En el instante en que Musashi la lanzó, cruzó por su mente que la persona que tenía en sus manos era ligera como un gatito. Aunque ocultaba el rostro bajo una tela, él creyó tener un atisbo de cabello blanco. Sin detenerse a analizar esas impresiones, cogió su espada y salió corriendo a la terraza.
—¡Detente! —gritó—. ¡Puesto que te has tomado la molestia de venir hasta aquí, dame una oportunidad de saludarte como es debido!
Saltó al suelo y corrió velozmente hacia el sonido de los pasos en retirada. Pero no puso mucho empeño en la persecución. Al cabo de unos instantes, se detuvo y observó divertido a unos sacerdotes que desaparecían en la oscuridad.
Osugi, después del aterrizaje que le había descoyuntado los huesos, estaba tendida en el suelo, gimiendo de dolor.
—¡Vaya, abuela, si eres tú! —exclamó, sorprendido al ver que su atacante no era ni un hombre de Yoshioka ni uno de los sacerdotes airados. Rodeó a la anciana con un brazo y la ayudó a levantarse—. Ahora empiezo a comprender —le dijo—. Eres tú quien ha contado a los sacerdotes un montón de chismes sobre mí, ¿no es cierto? Y supongo que, como se lo decía una vieja dama valiente y honrada, se han creído hasta la última palabra.
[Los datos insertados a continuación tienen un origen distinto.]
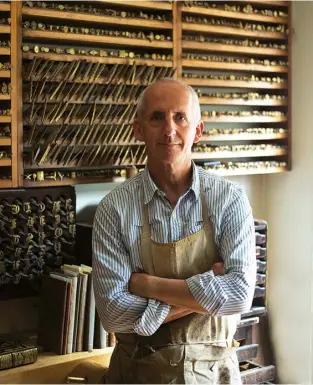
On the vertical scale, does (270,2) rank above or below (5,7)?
above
—¡Ah, me duele la espalda! —Osugi ni confirmó ni negó su acusación. Se retorció un poco, pero le faltaba fuerza para oponer mucha resistencia. Le dijo con voz débil—: Musashi, ya que hemos llegado a esto, no sirve de nada preocuparse por lo que está bien y lo que está mal. La Casa de Hon'iden ha sido desafortunada en la guerra, así que córtame ahora mismo la cabeza.
Musashi pensó que probablemente esa actitud no era sólo dramática. Aquéllas parecían las palabras sinceras de una mujer que había llegado tan lejos como le era posible y quería terminar de una vez.
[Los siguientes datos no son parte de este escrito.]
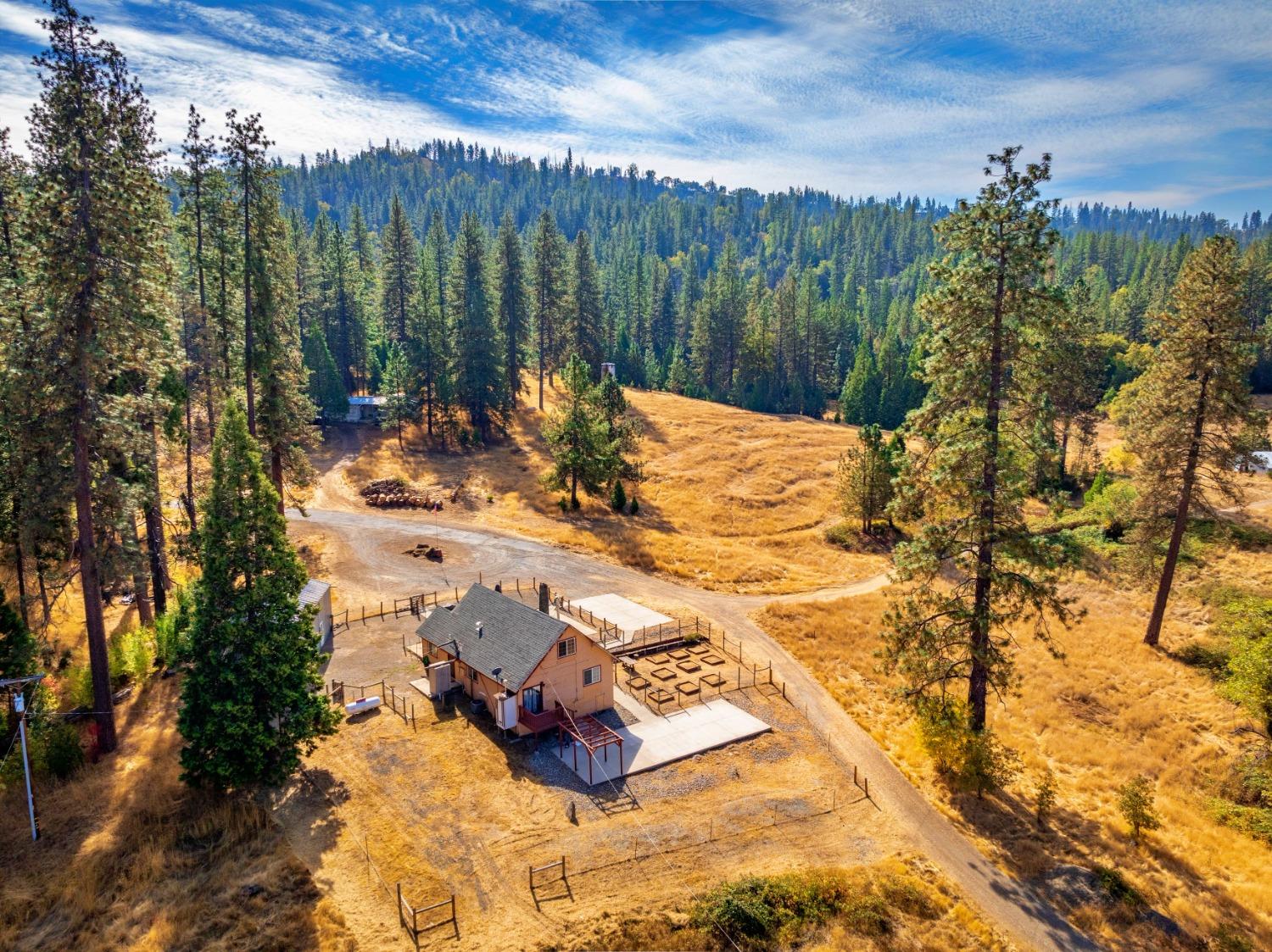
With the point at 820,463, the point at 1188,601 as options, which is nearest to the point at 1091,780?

—¿Estás mal? —le preguntó, negándose a tomarla en serio—. ¿Dónde te duele? Puedes pasar aquí esta noche, así que no tienes por qué preocuparte.
Cogiéndola en brazos, la llevó adentro y la tendió en su camastro. Entonces se sentó a su lado y cuidó de ella durante toda la noche.
Cuando amaneció, Seinen trajo la caja de comida que Musashi le había pedido, junto con un mensaje del sacerdote jefe, el cual, tras pedirle disculpas por su rudeza, urgía a Musashi para que se pusiera en camino lo antes posible.
Musashi le envió a su vez un mensaje, diciendo que ahora tenía a su lado a una mujer enferma. El sacerdote, que no quería a Osugi en el templo, le hizo una sugerencia. Parecía ser que un mercader de la ciudad de Ótsu había llegado al templo con una vaca, dejándola al cuidado del sacerdote jefe mientras él iba a resolver unos asuntos. El sacerdote ofreció el animal a Musashi, diciéndole que la mujer podría bajar la montaña en su lomo. Una vez en Otsū, podían dejar la vaca en el muelle o en alguno de los almacenes vecinos.
Musashi aceptó agradecido el ofrecimiento.